Светлый фон

Я уже привык к тирадам господина Кавасэ, в которых выспренность сочетается с искренностью, а торжественно-приподнятый голос все-таки не вполне отрывается от земли, ибо в то же самое время старые глаза Кавасэ весело и по-земному поблескивают за очками.

Мы входим в дом, не особенно большой, не бедный и не богатый, очень старый, – по словам Кавасэ, ему столетья полтора, может быть, даже два, – с раздвижными стенами превосходной работы из темного полированного, как зеркало, дерева. Мы входим, снимаем ботинки и рассаживаемся на циновках. Хозяин, поставив два или три больших глиняных хибати с углями, сам садится рядом с нами. Через полураздвинутую стену соседней комнаты видны остальные члены семьи, сидящие там вокруг хибати, тоже глиняного, но такого громадного, что в нем, пожалуй, можно принять по-японски сидячую ванну.

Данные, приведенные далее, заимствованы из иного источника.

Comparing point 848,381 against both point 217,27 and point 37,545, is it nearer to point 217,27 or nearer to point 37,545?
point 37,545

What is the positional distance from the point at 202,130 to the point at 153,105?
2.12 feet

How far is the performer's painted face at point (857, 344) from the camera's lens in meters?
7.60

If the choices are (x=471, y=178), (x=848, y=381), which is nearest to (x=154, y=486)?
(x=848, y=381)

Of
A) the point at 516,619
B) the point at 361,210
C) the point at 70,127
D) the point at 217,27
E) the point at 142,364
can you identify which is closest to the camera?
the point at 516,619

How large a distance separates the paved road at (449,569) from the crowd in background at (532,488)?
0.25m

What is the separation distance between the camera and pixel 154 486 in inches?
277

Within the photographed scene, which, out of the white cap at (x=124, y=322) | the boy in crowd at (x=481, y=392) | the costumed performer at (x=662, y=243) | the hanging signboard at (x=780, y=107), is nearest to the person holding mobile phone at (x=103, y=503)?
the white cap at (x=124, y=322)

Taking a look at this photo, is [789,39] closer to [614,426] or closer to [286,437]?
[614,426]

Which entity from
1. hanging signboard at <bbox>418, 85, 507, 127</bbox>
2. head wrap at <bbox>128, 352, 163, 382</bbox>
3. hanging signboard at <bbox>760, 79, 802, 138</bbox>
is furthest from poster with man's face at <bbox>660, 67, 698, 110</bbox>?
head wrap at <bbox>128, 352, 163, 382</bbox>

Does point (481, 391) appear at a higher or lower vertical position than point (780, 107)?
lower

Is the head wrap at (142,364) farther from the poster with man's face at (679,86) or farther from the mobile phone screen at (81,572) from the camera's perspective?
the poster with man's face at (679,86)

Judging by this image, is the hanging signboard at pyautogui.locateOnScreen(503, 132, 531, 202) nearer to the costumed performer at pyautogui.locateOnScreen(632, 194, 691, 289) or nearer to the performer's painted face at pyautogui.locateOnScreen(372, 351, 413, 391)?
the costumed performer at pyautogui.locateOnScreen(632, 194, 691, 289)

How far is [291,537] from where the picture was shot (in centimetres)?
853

Пока мы разговариваем с Кавасэ, хозяин изредка поглядывает в ту сторону. Там вместе со взрослыми сидит мальчик лет шести, очень серьезный, как почти все японские дети, когда они оказываются в кругу взрослых. В течение нескольких часов, пока длилась наша беседа, мальчик ни разу не сошел с места, не произнес ни одного слова, ни разу не улыбнулся; он сидел совершенно неподвижно, как фарфоровый истуканчик, на корточках около огромного хибати, держа над ним свои смуглые ручонки. Черные блестящие глаза его, не отрываясь, смотрели на нас через раздвинутые двери, смотрели пытливо и внимательно, но на его нежном матовом лице нельзя было прочесть свойственного ребятам любопытства. Мальчик при всей своей крохотности был величав и неподвижен. Вся внутренняя работа его детской души была безнадежно скрыта от нас.

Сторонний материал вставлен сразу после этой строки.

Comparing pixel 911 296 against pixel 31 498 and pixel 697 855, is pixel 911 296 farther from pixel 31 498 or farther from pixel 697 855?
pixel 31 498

Мы для начала, как водится, пьем чай, потом перекусываем и тем, что взято с собой из Киото, и тем, что предлагает нам хозяин, и немножко выпиваем вместе с ним. Кавасэ разогрелся, разгорячился и сейчас в особенном ударе. Беседа перескакивает с одного на другое с такой быстротой, что, когда я на следующий день заглядываю в свой блокнот, где я кое-что записывал для памяти, мне в первую минуту кажется, что я непонятным образом перепутал страницы.

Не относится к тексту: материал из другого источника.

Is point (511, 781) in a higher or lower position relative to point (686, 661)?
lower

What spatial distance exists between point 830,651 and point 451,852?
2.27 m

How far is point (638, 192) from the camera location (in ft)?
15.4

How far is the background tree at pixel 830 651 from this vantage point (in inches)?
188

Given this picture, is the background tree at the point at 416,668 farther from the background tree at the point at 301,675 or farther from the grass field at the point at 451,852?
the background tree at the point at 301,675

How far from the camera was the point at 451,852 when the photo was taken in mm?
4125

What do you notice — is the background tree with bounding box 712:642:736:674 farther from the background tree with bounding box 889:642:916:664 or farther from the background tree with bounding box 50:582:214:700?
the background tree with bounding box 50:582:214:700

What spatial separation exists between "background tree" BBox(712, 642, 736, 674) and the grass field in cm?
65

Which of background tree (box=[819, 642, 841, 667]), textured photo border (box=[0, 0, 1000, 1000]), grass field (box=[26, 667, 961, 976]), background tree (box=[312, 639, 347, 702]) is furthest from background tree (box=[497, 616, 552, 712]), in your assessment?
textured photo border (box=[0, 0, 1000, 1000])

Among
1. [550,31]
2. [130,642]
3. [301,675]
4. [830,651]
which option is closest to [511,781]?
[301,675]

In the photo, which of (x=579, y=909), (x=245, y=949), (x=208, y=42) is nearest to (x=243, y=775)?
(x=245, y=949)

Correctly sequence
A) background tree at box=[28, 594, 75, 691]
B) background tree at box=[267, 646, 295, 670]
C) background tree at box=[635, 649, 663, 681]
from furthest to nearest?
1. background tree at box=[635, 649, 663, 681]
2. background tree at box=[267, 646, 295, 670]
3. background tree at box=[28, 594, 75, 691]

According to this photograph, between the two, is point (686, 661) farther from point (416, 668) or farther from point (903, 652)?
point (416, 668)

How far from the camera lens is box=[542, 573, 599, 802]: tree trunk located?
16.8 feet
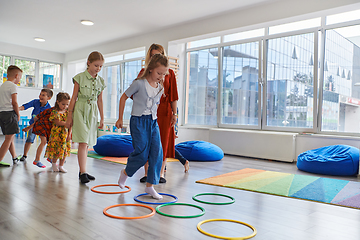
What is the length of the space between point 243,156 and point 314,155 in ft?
5.33

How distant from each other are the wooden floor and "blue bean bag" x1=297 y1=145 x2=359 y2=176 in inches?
70.1

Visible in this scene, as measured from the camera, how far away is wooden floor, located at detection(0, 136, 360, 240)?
1666 millimetres

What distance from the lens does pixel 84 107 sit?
293cm

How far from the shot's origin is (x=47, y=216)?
1.88m

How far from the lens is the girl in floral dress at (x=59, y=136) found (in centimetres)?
340

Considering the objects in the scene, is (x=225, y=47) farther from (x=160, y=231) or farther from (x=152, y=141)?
(x=160, y=231)

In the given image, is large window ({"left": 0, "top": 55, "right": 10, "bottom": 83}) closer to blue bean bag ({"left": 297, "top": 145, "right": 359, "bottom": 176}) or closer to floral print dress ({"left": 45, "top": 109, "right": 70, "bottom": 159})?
floral print dress ({"left": 45, "top": 109, "right": 70, "bottom": 159})

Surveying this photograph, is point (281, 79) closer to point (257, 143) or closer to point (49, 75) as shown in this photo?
point (257, 143)

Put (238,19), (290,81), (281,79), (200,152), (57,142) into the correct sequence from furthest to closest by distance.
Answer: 1. (281,79)
2. (290,81)
3. (238,19)
4. (200,152)
5. (57,142)

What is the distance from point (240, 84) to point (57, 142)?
4.05m

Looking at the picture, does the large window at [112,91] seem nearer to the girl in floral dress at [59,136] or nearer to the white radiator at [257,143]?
the white radiator at [257,143]

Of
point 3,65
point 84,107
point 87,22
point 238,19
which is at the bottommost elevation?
point 84,107

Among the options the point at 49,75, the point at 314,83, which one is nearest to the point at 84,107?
the point at 314,83

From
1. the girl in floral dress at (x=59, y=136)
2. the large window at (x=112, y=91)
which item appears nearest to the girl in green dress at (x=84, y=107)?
the girl in floral dress at (x=59, y=136)
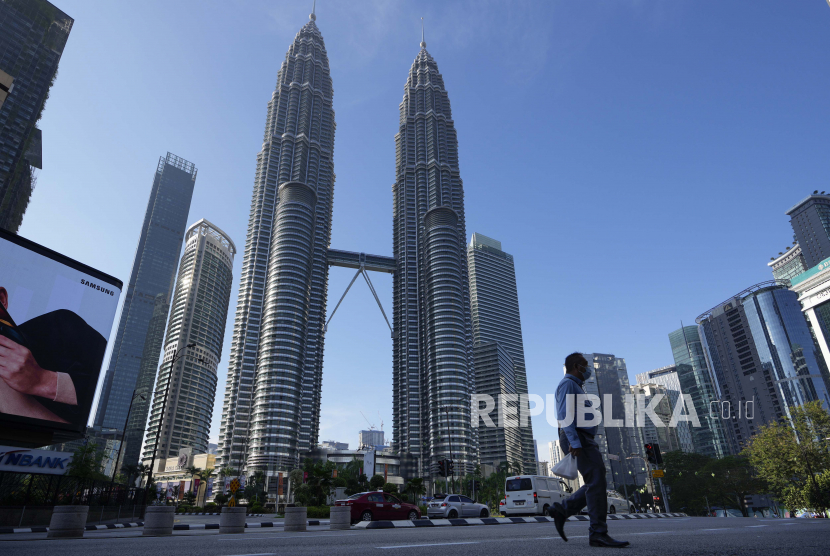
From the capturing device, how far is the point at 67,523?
13.2 metres

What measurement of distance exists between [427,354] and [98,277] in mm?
125572

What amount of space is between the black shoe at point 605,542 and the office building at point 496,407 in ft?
586

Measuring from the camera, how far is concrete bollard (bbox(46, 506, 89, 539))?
13.0m

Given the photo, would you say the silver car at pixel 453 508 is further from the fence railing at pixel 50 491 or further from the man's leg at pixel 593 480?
the man's leg at pixel 593 480

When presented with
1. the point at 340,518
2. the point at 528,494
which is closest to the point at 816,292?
the point at 528,494

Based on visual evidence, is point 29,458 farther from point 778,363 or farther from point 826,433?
point 778,363

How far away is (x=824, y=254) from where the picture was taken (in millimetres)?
156125

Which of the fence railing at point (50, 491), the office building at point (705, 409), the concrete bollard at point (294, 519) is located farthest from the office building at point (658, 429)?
the concrete bollard at point (294, 519)

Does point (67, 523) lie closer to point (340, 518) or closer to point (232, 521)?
point (232, 521)

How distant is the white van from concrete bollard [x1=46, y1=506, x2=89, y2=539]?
16829mm

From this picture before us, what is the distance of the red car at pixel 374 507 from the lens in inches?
842

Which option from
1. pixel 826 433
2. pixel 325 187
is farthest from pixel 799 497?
pixel 325 187

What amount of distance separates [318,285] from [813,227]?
170m

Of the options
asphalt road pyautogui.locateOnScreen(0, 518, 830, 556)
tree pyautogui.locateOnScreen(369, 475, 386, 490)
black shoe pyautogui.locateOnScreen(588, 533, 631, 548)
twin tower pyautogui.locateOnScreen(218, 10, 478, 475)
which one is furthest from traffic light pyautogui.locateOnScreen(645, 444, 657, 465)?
twin tower pyautogui.locateOnScreen(218, 10, 478, 475)
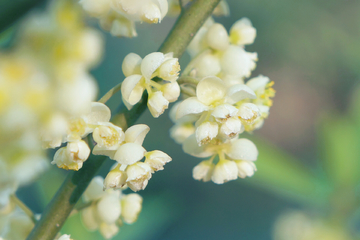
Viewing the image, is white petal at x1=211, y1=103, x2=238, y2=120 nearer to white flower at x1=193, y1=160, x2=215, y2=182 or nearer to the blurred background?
white flower at x1=193, y1=160, x2=215, y2=182

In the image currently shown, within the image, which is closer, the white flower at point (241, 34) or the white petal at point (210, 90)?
the white petal at point (210, 90)

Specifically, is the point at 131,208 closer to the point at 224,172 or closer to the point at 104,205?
the point at 104,205

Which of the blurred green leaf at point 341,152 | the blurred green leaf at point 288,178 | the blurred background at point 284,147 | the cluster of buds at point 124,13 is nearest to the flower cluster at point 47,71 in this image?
the cluster of buds at point 124,13

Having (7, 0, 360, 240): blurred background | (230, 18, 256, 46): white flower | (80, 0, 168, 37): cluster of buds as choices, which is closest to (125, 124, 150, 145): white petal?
(80, 0, 168, 37): cluster of buds

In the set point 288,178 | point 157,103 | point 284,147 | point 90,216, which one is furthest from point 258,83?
point 284,147

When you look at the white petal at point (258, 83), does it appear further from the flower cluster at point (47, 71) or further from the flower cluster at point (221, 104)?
the flower cluster at point (47, 71)
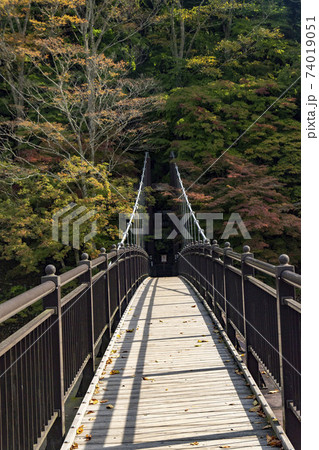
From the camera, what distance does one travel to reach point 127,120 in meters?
18.4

– Если бы на чашках не было рисунка, – говорит Кавасэ, – то посуда была бы бессловесной. Если вы заметили, а если не заметили, то заметите, – когда в японском доме вас угощают: чаем, то хозяин подает вам чашку, взяв ее правой рукой и поворачивая рисунком к вам. Он не хочет, чтобы эта чашка была бессловесной, он хочет, чтобы она вам что-то сказала… И если даже многие рисующие на глине уже сами не знают сейчас, что означают их рисунки, – ну что ж, пусть они это не знают, но у посуды все равно остается свой старый язык. Это все равно как мы не знаем, что говорит сейчас эта кошка, – Кавасэ показывает пальцем на смирно сидящую в углу кошку, – но мы знаем, что у нее есть язык. Так и язык посуды.